Python web scraper not getting certain values - python

I'm having trouble with my web scraper not getting the "Odds" values and not sure what is wrong. For each piece of information, I am using a try/except to see if the element is available. I'm not sure what is wrong with getting the Odds values though. Thanks for the help
import pandas as pd
import requests
from bs4 import BeautifulSoup
import re
url = 'https://www.ncaagamesim.com/college-basketball-predictions.asp'
response = requests.get(url)
soup = BeautifulSoup(response.text, 'html.parser')
table = soup.find('table')
# Get column names
headers = table.find_all('th')
cols = [x.text for x in headers]
# Get all rows in table body
table_rows = table.find_all('tr')
rows = []
# Grab the text of each td, and put into a rows list
for each in table_rows[1:]:
odd_avail = True
data = each.find_all('td')
time = data[0].text.strip()
# Get matchup and odds
try:
matchup, odds = data[1].text.strip().split('\xa0')
odd_margin = float(odds.split('by')[-1].strip())
except:
matchup = data[1].text.strip()
odd_margin = '-'
odd_avail = False
# Get favored team
try:
odd_team_win = data[1].find_all('img')[-1]['title']
except:
odd_team_win = '-'
odd_avail = False
# Get simulation winner
try:
sim_team_win = data[2].find('img')['title']
except:
sim_team_win = '-'
odd_avail = False
awayTeam = matchup.split('#')[0].strip()
————————
▶ [Problem details]: Reproduce the scraper post word for word, starting at "soup = BeautifulSoup(response.text, 'html.parser')" and ending at "time = data[0].text.strip()".
————————
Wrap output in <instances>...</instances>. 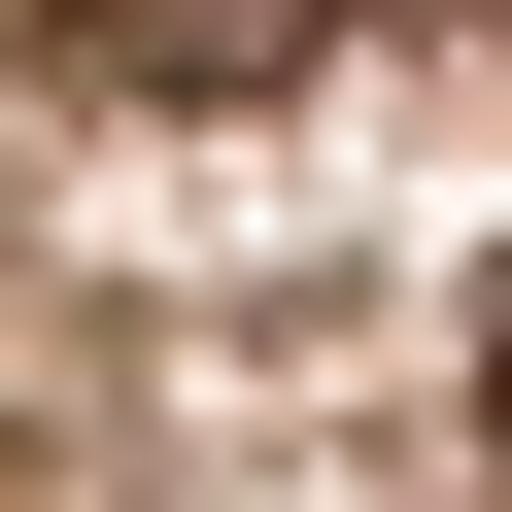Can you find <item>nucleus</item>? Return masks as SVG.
Listing matches in <instances>:
<instances>
[{
	"instance_id": "obj_1",
	"label": "nucleus",
	"mask_w": 512,
	"mask_h": 512,
	"mask_svg": "<svg viewBox=\"0 0 512 512\" xmlns=\"http://www.w3.org/2000/svg\"><path fill=\"white\" fill-rule=\"evenodd\" d=\"M478 410H512V376H478Z\"/></svg>"
}]
</instances>
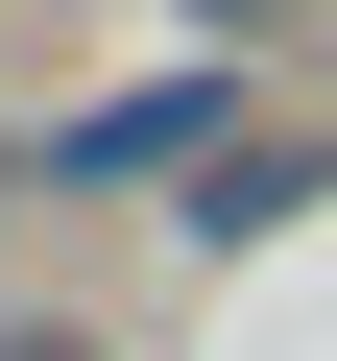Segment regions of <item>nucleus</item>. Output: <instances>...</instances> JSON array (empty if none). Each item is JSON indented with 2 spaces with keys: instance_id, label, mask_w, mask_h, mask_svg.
<instances>
[{
  "instance_id": "f03ea898",
  "label": "nucleus",
  "mask_w": 337,
  "mask_h": 361,
  "mask_svg": "<svg viewBox=\"0 0 337 361\" xmlns=\"http://www.w3.org/2000/svg\"><path fill=\"white\" fill-rule=\"evenodd\" d=\"M168 25H193V49H241V73H265V49H313V25H337V0H168Z\"/></svg>"
},
{
  "instance_id": "f257e3e1",
  "label": "nucleus",
  "mask_w": 337,
  "mask_h": 361,
  "mask_svg": "<svg viewBox=\"0 0 337 361\" xmlns=\"http://www.w3.org/2000/svg\"><path fill=\"white\" fill-rule=\"evenodd\" d=\"M313 193H337V121H265V145H217L193 193H168V241H193V265H241V241H265V217H313Z\"/></svg>"
},
{
  "instance_id": "7ed1b4c3",
  "label": "nucleus",
  "mask_w": 337,
  "mask_h": 361,
  "mask_svg": "<svg viewBox=\"0 0 337 361\" xmlns=\"http://www.w3.org/2000/svg\"><path fill=\"white\" fill-rule=\"evenodd\" d=\"M0 361H121V337H97V313H0Z\"/></svg>"
}]
</instances>
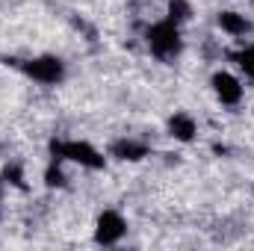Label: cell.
Masks as SVG:
<instances>
[{"instance_id":"12","label":"cell","mask_w":254,"mask_h":251,"mask_svg":"<svg viewBox=\"0 0 254 251\" xmlns=\"http://www.w3.org/2000/svg\"><path fill=\"white\" fill-rule=\"evenodd\" d=\"M45 184H48V187H65V175H63V169H60V160H54V163L48 166Z\"/></svg>"},{"instance_id":"4","label":"cell","mask_w":254,"mask_h":251,"mask_svg":"<svg viewBox=\"0 0 254 251\" xmlns=\"http://www.w3.org/2000/svg\"><path fill=\"white\" fill-rule=\"evenodd\" d=\"M127 234V222L122 213L116 210H104L95 222V243L98 246H116L122 237Z\"/></svg>"},{"instance_id":"1","label":"cell","mask_w":254,"mask_h":251,"mask_svg":"<svg viewBox=\"0 0 254 251\" xmlns=\"http://www.w3.org/2000/svg\"><path fill=\"white\" fill-rule=\"evenodd\" d=\"M145 42H148L151 54H154L160 63L178 60V54H181V48H184V42H181V27H178L175 21H169V18L151 24V27L145 30Z\"/></svg>"},{"instance_id":"9","label":"cell","mask_w":254,"mask_h":251,"mask_svg":"<svg viewBox=\"0 0 254 251\" xmlns=\"http://www.w3.org/2000/svg\"><path fill=\"white\" fill-rule=\"evenodd\" d=\"M169 21H175L178 27L181 24H187L192 18V6L187 3V0H169V15H166Z\"/></svg>"},{"instance_id":"2","label":"cell","mask_w":254,"mask_h":251,"mask_svg":"<svg viewBox=\"0 0 254 251\" xmlns=\"http://www.w3.org/2000/svg\"><path fill=\"white\" fill-rule=\"evenodd\" d=\"M51 157L54 160H71L83 169H92V172H101L107 166V157L89 145V142H80V139H60V142H51Z\"/></svg>"},{"instance_id":"6","label":"cell","mask_w":254,"mask_h":251,"mask_svg":"<svg viewBox=\"0 0 254 251\" xmlns=\"http://www.w3.org/2000/svg\"><path fill=\"white\" fill-rule=\"evenodd\" d=\"M219 27H222V33H228V36H234V39H243V36H249L252 33V21L243 15V12H234V9H225V12H219Z\"/></svg>"},{"instance_id":"11","label":"cell","mask_w":254,"mask_h":251,"mask_svg":"<svg viewBox=\"0 0 254 251\" xmlns=\"http://www.w3.org/2000/svg\"><path fill=\"white\" fill-rule=\"evenodd\" d=\"M3 184H12V187L24 189V172H21V166H15V163H9L6 169H3Z\"/></svg>"},{"instance_id":"3","label":"cell","mask_w":254,"mask_h":251,"mask_svg":"<svg viewBox=\"0 0 254 251\" xmlns=\"http://www.w3.org/2000/svg\"><path fill=\"white\" fill-rule=\"evenodd\" d=\"M21 71L30 80L42 83V86H57V83L65 80V63L60 57H36V60H27V63L21 65Z\"/></svg>"},{"instance_id":"10","label":"cell","mask_w":254,"mask_h":251,"mask_svg":"<svg viewBox=\"0 0 254 251\" xmlns=\"http://www.w3.org/2000/svg\"><path fill=\"white\" fill-rule=\"evenodd\" d=\"M234 60H237V65H240V71H243L246 77H252V80H254V45H246Z\"/></svg>"},{"instance_id":"8","label":"cell","mask_w":254,"mask_h":251,"mask_svg":"<svg viewBox=\"0 0 254 251\" xmlns=\"http://www.w3.org/2000/svg\"><path fill=\"white\" fill-rule=\"evenodd\" d=\"M110 154H113L116 160H130V163H136V160L148 157V145H142V142H136V139H119V142L110 145Z\"/></svg>"},{"instance_id":"13","label":"cell","mask_w":254,"mask_h":251,"mask_svg":"<svg viewBox=\"0 0 254 251\" xmlns=\"http://www.w3.org/2000/svg\"><path fill=\"white\" fill-rule=\"evenodd\" d=\"M0 204H3V181H0Z\"/></svg>"},{"instance_id":"7","label":"cell","mask_w":254,"mask_h":251,"mask_svg":"<svg viewBox=\"0 0 254 251\" xmlns=\"http://www.w3.org/2000/svg\"><path fill=\"white\" fill-rule=\"evenodd\" d=\"M195 133H198V125L190 113H175L169 119V136H175L178 142H192Z\"/></svg>"},{"instance_id":"5","label":"cell","mask_w":254,"mask_h":251,"mask_svg":"<svg viewBox=\"0 0 254 251\" xmlns=\"http://www.w3.org/2000/svg\"><path fill=\"white\" fill-rule=\"evenodd\" d=\"M210 86H213L216 98H219L225 107H237V104L243 101V83H240L234 74H228V71H216L213 80H210Z\"/></svg>"}]
</instances>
————————
▶ [The result]:
soup = BeautifulSoup(response.text, 'html.parser')
table = soup.find('table')
# Get column names
headers = table.find_all('th')
cols = [x.text for x in headers]
# Get all rows in table body
table_rows = table.find_all('tr')
rows = []
# Grab the text of each td, and put into a rows list
for each in table_rows[1:]:
odd_avail = True
data = each.find_all('td')
time = data[0].text.strip()